Primero pasaron los bomberos. Pasaron raudos con sus hombres de batalla colgados del tanque.
Así como usted los habrá visto en las películas gabachas, con su rostro seco y endurecido por el fuego.
A sirena prendida es duro atrave- sar ciertas arterias, fronteras infinitas, inevitables en la circulación de las venas. Al final de cuentas el camión rojo sangre se abre paso con su anuncio de fuego. Uno imagina el terrible incendio, aunque se trate de un solar baldío, un monte que se quema por dentro.
Cuando lo descubren, la gente lo apunta con su dedo índice también de fuego, ese que también sirve para rascarse la cabeza y sacudirse un moco.
Vi el suelo y había polvo suelto y huellas de una bicicleta, moronas de pavimento, papeles y vi el viento quebrantado el negocio de los vendedores de tacos.
Luego pasó un coche blanco con el esquema de permitir el paso a la dama aquella, hasta que esta levanta la mirada para ver el escenario visto muchas veces por esos ojos bonitos que sin embargo se los han de tragar la tierra. No sé porqué pienso eso en este momento.
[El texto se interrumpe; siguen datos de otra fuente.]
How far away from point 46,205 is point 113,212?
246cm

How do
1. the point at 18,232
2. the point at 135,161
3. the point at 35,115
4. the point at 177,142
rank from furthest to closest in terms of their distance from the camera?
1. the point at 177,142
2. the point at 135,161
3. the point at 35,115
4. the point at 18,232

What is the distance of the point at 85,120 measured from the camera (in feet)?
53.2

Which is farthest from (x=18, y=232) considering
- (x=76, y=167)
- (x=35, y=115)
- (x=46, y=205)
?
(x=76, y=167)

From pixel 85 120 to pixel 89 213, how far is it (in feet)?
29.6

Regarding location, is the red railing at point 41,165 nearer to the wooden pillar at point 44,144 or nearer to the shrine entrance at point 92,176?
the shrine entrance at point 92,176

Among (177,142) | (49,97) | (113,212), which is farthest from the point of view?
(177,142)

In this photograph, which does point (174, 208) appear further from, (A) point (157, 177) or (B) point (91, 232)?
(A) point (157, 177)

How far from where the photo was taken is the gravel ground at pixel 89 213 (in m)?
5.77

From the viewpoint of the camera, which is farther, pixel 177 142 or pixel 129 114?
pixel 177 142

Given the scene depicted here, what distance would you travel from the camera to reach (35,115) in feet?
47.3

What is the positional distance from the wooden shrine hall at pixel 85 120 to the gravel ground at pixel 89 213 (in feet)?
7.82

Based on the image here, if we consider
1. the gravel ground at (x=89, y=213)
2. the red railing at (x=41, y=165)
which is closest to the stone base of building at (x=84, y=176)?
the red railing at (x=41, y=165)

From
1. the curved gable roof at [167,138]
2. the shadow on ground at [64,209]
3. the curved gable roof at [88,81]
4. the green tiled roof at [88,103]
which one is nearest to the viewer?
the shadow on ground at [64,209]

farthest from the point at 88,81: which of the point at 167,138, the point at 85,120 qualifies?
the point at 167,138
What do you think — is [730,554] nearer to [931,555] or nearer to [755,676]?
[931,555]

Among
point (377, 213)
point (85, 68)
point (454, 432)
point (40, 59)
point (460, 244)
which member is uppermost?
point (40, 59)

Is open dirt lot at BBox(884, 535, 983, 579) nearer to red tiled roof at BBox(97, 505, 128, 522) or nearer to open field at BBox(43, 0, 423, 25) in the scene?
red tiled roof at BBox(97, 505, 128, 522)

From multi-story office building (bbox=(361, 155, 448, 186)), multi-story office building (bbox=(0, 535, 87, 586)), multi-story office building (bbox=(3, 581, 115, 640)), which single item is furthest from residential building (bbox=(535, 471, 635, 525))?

Ella pasa y el sujeto que la mira y de mirarla no se cansa, la sigue mirando muchos días ya casados, y muchos, antes de divorciarse con quien pro creo dos muchachos muy agusto, como el que escribe.
La calle se ha llenado de carros en un intervalo bajo el cual me detengo sin cruzar el arroyo del pecaminoso asfalto. Sólo dos personas iban de aquel lado de la acera en la delgada banqueta de concreto armado hasta los dientes. Iban cada uno por su cuenta, sin datos. Arrastrando su cruz cada cual con su cada quien. La comedia se reducía a unas cuantas personas bajo el sol abrasador para decirlo como dicen los clásicos. El resto, siendo mayoría, sin aprovecharse de eso, se guarecia bajo la marquesina de una tienda.
Luego pasó un perro, de esos que pasan a cada rato, como si anduviera extraviado. Y yo no encontré en ese momento otro estado ideal que el de andar perdido. Uno anda perdido como el perro, pero uno le agrega una pizca de sal, un toque de maldad. Uno debiera someterse a la cultura del perro y salvándose ir al cielo, pues el perro sólo se defiende, en cambio uno ofende.
El perro se perdió atrás de un coche blanco, ¿cuál sería de todos? en esta ciudad hay muchos blancos, y ahí junto estaba una bicicleta amarrada con un mecate. No lo vi claro, pues estaba concentrado en la morra que vende raspas en la banqueta donde se esperan los microbuses. Una niña cuelga de su mano tranquila y ella como madre le habla y de hablar nunca se cansa. Están solas. Uno imagina la errónea historia. Crea sus mundos personales y sublevadas confusiones.
Antes de cruzar este mar rojo que es ahora la calle 10 con Alberto Carrera Torres, veo el campo de batalla, la ciudad y su lucha armada, reconozco el hedor de una calle cualquiera. Dicen que hace pocos años la ciudad llegaba hasta esta calle y luego se regresaba.
El caso es el mismo. Cruzo la calle y emprendo el camino. Agarro calles que nunca había agarrado. La travesía se hace más corta si haces zig zag en diagonal. Hay que aprovechar las plazas, los recovecos de las refaccionarias, los breves estacionamientos y las gasolineras allanando las aceras. No importa, uno pasa por la ciudad como pasa la vida y ponemos piedras a propósito de un cumpleaños o de una quinceañera. Le hacemos texturas a la vida para que nos reconozcan en las calles y nos ofrezca generosa la eternidad de cruzarla con la mirada turnia.